Charles Bediako comes on the heels of Baylor bringing in James Nnaji, who was actually drafted by an NBA team though he never even played in the G-League, never mind in the NBA. At that point, it did seem that the NCAA was going to draw a line in the sand that guys who had actually signed an NBA contract were not eligible to play college basketball any more… only for Alabama to bring in a guy who’d signed a two-way contract with the Spurs in 2023 and basically tell the NCAA “fuck you, what are you gonna do about it?” The condemnation has been swift and universal, but in the past, a school in a similar situation would have said “that’s fine that a judge said that, but he can’t make us actually play you in any games, and we’re not gonna do that until the NCAA says it’s okay.“ (Penny Hardaway refusing to hold out James Wiseman was a notable exception.)
Now, a lot of the problem that’s happening now is that systems of voluntary compliance don’t work when a uniquely shameless generation of athletes and coaches comes along.

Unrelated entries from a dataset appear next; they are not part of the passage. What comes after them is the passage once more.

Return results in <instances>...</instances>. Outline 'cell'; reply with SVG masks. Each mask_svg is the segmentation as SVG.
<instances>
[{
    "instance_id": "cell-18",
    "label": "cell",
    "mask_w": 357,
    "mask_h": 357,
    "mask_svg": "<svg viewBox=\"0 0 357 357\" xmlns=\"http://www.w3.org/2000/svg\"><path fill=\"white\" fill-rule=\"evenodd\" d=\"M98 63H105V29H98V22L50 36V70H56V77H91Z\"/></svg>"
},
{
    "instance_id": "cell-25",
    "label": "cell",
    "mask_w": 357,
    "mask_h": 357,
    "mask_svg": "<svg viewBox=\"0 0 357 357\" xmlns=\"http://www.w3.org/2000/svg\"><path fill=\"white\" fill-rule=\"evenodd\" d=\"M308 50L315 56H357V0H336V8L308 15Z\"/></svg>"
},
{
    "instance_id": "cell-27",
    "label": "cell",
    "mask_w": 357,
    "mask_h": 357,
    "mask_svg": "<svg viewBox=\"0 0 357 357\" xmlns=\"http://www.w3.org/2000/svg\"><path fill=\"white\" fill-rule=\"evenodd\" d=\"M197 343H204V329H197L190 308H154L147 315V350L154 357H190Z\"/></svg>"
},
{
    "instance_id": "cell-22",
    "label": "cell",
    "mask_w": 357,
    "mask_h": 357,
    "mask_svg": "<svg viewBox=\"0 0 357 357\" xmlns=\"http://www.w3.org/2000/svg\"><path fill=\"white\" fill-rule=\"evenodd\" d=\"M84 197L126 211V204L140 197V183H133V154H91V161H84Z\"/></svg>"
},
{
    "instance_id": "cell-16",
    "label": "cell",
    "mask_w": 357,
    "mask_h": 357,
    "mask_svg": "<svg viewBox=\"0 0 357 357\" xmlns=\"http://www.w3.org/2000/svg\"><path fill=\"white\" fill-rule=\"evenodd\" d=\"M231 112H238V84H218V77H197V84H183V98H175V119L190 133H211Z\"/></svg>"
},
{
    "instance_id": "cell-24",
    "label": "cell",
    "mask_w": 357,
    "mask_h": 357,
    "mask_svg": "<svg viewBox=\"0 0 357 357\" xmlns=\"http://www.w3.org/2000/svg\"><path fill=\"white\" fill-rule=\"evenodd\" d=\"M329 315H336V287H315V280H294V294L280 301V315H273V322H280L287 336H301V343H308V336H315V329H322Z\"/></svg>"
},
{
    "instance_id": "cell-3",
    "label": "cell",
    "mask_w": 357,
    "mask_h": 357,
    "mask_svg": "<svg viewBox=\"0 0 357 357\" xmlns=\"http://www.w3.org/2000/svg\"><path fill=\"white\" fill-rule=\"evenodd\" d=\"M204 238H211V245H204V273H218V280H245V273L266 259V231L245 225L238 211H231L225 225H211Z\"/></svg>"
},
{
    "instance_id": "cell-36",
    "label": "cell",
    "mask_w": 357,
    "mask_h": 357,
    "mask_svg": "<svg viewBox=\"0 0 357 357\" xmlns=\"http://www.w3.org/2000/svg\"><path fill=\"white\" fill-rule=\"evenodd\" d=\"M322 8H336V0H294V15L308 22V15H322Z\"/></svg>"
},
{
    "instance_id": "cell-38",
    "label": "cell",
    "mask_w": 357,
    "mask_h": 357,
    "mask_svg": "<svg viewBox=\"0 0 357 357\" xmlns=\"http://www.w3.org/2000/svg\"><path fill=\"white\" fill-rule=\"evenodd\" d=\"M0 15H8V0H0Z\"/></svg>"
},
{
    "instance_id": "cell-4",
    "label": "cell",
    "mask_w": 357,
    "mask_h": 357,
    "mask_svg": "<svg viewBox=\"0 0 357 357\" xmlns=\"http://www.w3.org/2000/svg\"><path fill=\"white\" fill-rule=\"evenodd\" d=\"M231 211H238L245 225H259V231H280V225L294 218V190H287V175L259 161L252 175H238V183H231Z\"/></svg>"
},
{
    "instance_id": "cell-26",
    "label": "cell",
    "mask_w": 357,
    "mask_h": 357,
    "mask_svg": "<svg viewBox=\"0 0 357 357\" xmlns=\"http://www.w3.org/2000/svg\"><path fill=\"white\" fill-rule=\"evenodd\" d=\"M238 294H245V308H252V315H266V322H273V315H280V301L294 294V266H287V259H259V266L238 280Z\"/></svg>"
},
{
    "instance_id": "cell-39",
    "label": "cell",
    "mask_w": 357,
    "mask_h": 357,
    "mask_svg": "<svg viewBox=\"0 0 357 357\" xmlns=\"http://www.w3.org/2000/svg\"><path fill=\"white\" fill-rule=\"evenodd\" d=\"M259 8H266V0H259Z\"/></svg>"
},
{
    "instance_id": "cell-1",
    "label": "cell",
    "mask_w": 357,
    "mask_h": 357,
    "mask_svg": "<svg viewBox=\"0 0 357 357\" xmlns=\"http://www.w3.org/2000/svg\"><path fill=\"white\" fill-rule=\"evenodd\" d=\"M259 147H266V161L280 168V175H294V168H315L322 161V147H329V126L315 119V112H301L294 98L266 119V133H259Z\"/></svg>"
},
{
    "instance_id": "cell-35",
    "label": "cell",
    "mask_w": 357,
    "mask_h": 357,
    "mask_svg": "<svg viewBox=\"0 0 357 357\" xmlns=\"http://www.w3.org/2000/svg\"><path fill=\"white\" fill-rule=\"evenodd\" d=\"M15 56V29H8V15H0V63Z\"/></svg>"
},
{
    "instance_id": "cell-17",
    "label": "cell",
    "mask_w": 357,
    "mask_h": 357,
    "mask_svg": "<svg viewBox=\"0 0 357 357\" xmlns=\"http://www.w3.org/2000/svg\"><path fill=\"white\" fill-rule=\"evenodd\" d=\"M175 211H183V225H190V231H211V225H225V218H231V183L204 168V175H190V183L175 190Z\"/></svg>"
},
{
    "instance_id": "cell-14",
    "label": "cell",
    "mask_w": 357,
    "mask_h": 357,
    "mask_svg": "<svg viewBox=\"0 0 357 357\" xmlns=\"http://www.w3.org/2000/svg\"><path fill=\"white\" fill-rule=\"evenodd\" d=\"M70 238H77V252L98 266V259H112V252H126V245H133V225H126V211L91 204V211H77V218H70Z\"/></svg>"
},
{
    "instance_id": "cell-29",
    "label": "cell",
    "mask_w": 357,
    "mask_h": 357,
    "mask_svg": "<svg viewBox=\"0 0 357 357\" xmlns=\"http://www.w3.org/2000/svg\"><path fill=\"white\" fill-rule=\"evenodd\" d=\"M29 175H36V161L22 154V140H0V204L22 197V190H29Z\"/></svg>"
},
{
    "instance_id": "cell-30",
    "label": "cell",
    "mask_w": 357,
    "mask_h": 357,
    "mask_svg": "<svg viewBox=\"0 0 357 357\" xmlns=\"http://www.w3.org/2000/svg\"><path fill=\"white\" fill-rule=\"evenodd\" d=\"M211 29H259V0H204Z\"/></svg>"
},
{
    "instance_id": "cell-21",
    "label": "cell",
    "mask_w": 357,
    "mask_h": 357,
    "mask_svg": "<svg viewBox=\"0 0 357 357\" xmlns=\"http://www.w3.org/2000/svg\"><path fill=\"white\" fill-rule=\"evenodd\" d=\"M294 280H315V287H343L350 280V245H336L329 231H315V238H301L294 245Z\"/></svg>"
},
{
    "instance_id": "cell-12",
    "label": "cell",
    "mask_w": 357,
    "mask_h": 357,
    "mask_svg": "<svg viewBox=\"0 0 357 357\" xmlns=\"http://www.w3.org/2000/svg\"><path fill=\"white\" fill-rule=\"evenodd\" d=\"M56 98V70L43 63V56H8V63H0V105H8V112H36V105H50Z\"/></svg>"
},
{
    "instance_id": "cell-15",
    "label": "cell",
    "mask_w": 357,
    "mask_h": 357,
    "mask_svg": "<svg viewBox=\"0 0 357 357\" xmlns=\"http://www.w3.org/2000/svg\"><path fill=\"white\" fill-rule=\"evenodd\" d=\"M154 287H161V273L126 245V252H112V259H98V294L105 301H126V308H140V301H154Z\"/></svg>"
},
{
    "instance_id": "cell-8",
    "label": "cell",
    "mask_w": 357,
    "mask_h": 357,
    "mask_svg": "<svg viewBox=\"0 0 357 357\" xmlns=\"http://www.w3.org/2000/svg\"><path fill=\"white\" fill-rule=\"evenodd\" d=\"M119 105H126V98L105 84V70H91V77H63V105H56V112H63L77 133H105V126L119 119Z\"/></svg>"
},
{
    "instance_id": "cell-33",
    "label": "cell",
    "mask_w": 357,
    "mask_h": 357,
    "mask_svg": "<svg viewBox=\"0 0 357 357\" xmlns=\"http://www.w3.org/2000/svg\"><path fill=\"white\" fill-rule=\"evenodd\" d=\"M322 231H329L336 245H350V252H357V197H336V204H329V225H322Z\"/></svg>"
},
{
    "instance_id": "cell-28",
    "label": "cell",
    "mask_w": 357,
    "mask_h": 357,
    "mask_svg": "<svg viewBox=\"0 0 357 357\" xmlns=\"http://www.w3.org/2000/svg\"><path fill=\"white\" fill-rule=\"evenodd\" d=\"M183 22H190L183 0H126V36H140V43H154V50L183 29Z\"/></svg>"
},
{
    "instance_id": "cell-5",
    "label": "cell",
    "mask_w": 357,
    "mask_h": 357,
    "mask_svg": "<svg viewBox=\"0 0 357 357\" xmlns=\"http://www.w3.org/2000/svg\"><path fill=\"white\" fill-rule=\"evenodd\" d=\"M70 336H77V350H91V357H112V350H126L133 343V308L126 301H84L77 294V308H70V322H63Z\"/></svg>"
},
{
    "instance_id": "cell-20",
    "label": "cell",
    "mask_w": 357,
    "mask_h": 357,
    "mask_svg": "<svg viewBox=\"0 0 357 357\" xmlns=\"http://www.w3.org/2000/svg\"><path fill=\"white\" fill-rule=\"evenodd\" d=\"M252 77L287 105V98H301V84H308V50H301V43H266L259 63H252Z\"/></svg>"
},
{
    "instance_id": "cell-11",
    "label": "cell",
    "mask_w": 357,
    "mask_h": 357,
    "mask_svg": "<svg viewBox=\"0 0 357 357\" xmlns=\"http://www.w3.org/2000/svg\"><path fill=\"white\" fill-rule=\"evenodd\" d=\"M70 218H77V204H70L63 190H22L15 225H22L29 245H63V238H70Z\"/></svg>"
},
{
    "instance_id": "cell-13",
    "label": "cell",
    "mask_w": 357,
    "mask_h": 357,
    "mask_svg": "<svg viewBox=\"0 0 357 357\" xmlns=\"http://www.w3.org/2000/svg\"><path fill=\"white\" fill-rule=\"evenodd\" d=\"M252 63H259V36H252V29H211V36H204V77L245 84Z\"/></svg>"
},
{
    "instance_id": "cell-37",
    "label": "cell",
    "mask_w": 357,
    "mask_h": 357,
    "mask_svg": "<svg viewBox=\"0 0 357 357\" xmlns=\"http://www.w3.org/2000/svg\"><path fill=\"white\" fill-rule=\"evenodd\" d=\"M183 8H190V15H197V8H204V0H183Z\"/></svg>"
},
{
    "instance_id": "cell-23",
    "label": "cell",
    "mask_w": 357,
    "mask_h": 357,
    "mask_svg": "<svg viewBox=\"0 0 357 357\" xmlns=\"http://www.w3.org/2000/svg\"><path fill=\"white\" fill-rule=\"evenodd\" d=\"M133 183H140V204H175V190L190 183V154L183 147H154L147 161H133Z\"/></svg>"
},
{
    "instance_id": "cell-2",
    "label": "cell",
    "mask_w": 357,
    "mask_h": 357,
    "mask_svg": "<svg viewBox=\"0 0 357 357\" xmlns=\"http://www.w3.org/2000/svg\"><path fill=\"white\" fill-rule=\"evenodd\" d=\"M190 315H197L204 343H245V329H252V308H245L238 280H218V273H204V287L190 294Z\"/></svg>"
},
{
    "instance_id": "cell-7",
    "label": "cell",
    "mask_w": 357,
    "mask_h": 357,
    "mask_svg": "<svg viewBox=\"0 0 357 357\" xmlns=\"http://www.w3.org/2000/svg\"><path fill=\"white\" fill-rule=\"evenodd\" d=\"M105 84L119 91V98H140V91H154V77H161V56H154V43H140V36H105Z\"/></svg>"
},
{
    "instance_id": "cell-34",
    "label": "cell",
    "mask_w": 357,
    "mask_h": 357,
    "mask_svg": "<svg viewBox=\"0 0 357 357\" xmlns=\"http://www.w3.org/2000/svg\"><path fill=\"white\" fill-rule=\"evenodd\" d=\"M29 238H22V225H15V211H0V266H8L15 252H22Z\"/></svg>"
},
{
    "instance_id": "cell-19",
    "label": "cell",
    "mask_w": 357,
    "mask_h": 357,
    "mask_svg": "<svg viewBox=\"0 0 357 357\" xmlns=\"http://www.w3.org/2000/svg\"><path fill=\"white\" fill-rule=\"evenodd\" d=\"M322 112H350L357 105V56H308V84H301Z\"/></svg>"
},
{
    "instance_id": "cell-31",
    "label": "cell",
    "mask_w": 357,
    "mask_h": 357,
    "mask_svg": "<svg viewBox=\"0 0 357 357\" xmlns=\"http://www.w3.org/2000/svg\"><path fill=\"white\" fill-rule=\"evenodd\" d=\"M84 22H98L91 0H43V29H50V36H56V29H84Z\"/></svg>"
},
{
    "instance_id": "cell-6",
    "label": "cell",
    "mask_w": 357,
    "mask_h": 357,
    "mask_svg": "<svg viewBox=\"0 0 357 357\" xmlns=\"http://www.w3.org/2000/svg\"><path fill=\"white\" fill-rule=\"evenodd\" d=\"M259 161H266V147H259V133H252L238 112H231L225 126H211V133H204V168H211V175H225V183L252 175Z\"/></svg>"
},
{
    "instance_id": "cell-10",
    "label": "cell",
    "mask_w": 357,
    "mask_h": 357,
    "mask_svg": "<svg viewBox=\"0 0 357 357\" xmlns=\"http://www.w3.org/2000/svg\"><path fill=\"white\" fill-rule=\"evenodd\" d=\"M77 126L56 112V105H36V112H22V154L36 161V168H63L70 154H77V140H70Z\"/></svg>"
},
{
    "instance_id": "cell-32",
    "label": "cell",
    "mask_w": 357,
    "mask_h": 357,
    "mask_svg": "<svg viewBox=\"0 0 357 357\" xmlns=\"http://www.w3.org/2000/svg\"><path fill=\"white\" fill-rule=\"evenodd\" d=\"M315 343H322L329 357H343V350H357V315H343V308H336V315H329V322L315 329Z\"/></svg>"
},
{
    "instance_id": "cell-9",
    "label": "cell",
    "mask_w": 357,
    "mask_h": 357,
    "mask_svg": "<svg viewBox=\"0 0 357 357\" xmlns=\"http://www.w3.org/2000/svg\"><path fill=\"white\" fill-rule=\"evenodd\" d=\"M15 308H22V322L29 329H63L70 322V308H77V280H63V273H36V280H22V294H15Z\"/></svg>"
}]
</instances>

For decades after Curt Flood sued MLB to end the reserve clause, baseball players staying with their drafting team for their entire career was hardly unheard of because it was happening in the context of a generation of players and managers who didn’t view relationships as strictly transactional. It’s no coincidence that Pete Golding is 41, the same age as LeBron James (and myself), the megastar who’s spent his entire career basically leveraging his teams for short-term maximization of his bank account. This is the generation that created the expectation that players under contract who demanded a trade should have their demands met, regardless of whether it’s in the team’s interest or not. Of COURSE they don’t think contracts should be enforced. That’s all come into contact with a generation entering college who seems to have decided that if you can ChatGPT your way to a college degree, you do it, and a generation of adults telling them that “fuck it, burn everything down” is a rational response to the world.
And yet, finally, we’re reaching a line in the sand that’s causing people to finally say they’ve had enough, and a coaching community recognizing that the only way out of this is to name and shame the offenders. Which should have been done a long time ago, but “everybody’s doing it” was the excuse for too long.